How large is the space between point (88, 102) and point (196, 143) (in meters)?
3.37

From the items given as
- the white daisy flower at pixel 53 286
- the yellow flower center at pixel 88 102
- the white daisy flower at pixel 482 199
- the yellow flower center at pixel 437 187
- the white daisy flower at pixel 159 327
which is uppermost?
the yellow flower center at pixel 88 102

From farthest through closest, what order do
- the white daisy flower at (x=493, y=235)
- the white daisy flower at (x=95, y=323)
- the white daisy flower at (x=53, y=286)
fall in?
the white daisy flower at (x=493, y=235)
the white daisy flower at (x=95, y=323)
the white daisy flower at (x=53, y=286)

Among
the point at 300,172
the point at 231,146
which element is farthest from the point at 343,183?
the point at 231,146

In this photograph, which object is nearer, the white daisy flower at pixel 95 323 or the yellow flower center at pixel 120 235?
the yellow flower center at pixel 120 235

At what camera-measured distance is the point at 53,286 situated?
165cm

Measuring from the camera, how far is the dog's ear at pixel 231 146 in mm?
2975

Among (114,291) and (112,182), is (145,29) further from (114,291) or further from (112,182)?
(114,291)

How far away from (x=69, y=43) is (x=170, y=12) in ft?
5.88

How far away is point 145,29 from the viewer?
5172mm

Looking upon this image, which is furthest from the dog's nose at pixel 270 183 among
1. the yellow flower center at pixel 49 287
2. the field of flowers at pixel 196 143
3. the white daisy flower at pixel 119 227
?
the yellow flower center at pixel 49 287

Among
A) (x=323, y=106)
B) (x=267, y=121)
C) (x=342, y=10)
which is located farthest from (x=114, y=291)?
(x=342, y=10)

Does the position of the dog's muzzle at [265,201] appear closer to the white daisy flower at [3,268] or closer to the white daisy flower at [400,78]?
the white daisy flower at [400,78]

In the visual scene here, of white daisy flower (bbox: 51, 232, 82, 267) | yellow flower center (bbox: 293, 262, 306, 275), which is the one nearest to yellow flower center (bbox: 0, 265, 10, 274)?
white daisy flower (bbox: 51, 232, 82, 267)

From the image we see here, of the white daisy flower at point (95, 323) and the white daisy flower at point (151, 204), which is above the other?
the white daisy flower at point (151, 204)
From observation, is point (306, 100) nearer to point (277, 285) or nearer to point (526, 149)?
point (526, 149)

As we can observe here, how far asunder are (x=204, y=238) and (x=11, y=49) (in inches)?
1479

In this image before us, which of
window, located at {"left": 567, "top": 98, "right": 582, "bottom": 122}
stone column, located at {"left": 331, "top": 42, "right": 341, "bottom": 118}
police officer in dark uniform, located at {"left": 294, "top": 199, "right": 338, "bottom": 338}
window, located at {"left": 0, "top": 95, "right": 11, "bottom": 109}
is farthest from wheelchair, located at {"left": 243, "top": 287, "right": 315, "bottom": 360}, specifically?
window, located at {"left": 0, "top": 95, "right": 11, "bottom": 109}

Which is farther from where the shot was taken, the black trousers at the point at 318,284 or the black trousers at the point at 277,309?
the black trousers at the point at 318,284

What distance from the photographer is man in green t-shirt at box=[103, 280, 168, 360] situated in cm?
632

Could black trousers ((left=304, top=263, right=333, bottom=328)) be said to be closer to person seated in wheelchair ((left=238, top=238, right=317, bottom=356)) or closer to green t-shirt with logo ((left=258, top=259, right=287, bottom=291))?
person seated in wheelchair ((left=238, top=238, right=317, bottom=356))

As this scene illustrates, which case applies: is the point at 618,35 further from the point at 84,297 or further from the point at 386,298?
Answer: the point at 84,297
● ● ● ● ● ● ●
YOUR GOAL — All entries must be repeated verbatim.

SOLUTION TO THIS PROBLEM —
How large is the space between point (88, 102) and point (196, 143) (in meters)?
3.37

From the items given as
- the white daisy flower at pixel 53 286
- the yellow flower center at pixel 88 102
- the white daisy flower at pixel 482 199
- the yellow flower center at pixel 437 187
- the white daisy flower at pixel 159 327
which is uppermost?
the yellow flower center at pixel 88 102

From farthest through closest, what order do
- the white daisy flower at (x=493, y=235)
- the white daisy flower at (x=95, y=323)
- the white daisy flower at (x=53, y=286)
fall in?
the white daisy flower at (x=493, y=235)
the white daisy flower at (x=95, y=323)
the white daisy flower at (x=53, y=286)

Among
the point at 300,172
the point at 231,146
which element is farthest from the point at 343,183?
the point at 231,146

In this photograph, which object is nearer, the white daisy flower at pixel 95 323 or the yellow flower center at pixel 120 235?
the yellow flower center at pixel 120 235

At what camera-measured distance is the point at 53,286 situated?
165cm

Measuring from the camera, how far is the dog's ear at pixel 231 146 in mm?
2975

Among (114,291) and (112,182), is (145,29) further from (114,291) or further from (112,182)?
(114,291)

How far away from (x=69, y=43) is (x=170, y=12) in ft?
5.88

How far away is point 145,29 from the viewer?
5172mm

Looking upon this image, which is furthest from the dog's nose at pixel 270 183 among
1. the yellow flower center at pixel 49 287
2. the field of flowers at pixel 196 143
3. the white daisy flower at pixel 119 227
?
the yellow flower center at pixel 49 287

Among
A) (x=323, y=106)
B) (x=267, y=121)
C) (x=342, y=10)
which is located farthest from (x=114, y=291)?
(x=342, y=10)

Does the position of the dog's muzzle at [265,201] appear closer to the white daisy flower at [3,268] or closer to the white daisy flower at [400,78]?
the white daisy flower at [400,78]

In the visual scene here, of white daisy flower (bbox: 51, 232, 82, 267) | yellow flower center (bbox: 293, 262, 306, 275), which is the one nearest to yellow flower center (bbox: 0, 265, 10, 274)?
white daisy flower (bbox: 51, 232, 82, 267)

From the image we see here, of the white daisy flower at point (95, 323) and the white daisy flower at point (151, 204), which is above the other?
the white daisy flower at point (151, 204)
From observation, is point (306, 100) nearer to point (277, 285) or nearer to point (526, 149)?
point (526, 149)

As we can observe here, how far asunder are (x=204, y=238) and (x=11, y=49) (in inches)?
1479

In this image before us, which of
window, located at {"left": 567, "top": 98, "right": 582, "bottom": 122}
stone column, located at {"left": 331, "top": 42, "right": 341, "bottom": 118}
police officer in dark uniform, located at {"left": 294, "top": 199, "right": 338, "bottom": 338}
window, located at {"left": 0, "top": 95, "right": 11, "bottom": 109}
is farthest from wheelchair, located at {"left": 243, "top": 287, "right": 315, "bottom": 360}, specifically?
window, located at {"left": 0, "top": 95, "right": 11, "bottom": 109}

Which is farther from where the shot was taken, the black trousers at the point at 318,284 or the black trousers at the point at 277,309?
the black trousers at the point at 318,284

What distance from the photographer is man in green t-shirt at box=[103, 280, 168, 360] situated in cm?
632

Could black trousers ((left=304, top=263, right=333, bottom=328)) be said to be closer to person seated in wheelchair ((left=238, top=238, right=317, bottom=356)) or closer to green t-shirt with logo ((left=258, top=259, right=287, bottom=291))?
person seated in wheelchair ((left=238, top=238, right=317, bottom=356))

As this scene illustrates, which case applies: is the point at 618,35 further from the point at 84,297 or further from the point at 386,298?
Answer: the point at 84,297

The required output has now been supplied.